[Northern California, Oregon, and the Sandwich Islands by Charles Nordhoff]@TWC D-Link bookNorthern California, Oregon, and the Sandwich Islands CHAPTER III 4/12
The levees have been in some places troubled with beaver, which, however, are now hunted for their fur, and will not long be troublesome.
There is no musk-rat--an animal which would do serious damage here.
The tule-rat lives on roots on the land, but is not active or strong enough to be injurious. The levee is usually from six to eight feet broad on top, with the inside sloping; but I was told that experience had shown that the outside should be perpendicular.
It is not unusual for parts of a levee to sink down, but I could hear of no case of capsizing.

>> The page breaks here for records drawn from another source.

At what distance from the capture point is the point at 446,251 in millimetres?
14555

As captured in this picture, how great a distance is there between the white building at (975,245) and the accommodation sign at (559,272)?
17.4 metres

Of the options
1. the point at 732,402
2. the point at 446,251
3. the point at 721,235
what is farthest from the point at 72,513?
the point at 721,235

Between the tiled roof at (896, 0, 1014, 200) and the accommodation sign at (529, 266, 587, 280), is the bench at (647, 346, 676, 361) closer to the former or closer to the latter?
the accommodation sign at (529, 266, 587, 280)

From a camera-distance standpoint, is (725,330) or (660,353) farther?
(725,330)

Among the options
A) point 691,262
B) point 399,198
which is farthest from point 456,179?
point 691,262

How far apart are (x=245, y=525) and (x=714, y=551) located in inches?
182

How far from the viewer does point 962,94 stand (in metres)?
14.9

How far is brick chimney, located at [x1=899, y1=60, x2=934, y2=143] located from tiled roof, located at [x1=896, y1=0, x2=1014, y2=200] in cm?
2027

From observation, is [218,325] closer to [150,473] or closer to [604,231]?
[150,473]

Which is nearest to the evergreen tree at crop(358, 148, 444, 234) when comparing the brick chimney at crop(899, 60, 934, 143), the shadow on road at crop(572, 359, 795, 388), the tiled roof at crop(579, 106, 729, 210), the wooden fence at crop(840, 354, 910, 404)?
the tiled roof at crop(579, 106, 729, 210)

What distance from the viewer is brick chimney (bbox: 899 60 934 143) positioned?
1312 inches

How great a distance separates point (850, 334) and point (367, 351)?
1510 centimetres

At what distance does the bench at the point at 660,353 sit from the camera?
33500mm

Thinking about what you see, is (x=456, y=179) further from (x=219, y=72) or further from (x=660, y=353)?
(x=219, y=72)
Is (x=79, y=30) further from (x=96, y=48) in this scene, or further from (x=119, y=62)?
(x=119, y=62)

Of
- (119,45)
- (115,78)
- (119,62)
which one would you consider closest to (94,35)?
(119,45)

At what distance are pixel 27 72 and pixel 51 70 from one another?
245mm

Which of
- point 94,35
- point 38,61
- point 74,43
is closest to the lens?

The Levee Board of a district appoints levee-masters, whose duty it is to look after the condition of the work, and on the islands I visited there were gangs of Chinamen engaged in repairing and heightening the embankments. You land at a wharf, and, standing on top of the levee, you see before you usually the house and other farm buildings, set up on piles, for security against a break and overflow; and beyond a great track of level land, two or three or five feet below the level of the levee, and, if it has but lately been reclaimed, covered with the remnants of tules and of grass sods. When the levee is completed, and the land has had opportunity to drain a little, the first operation is to burn it over.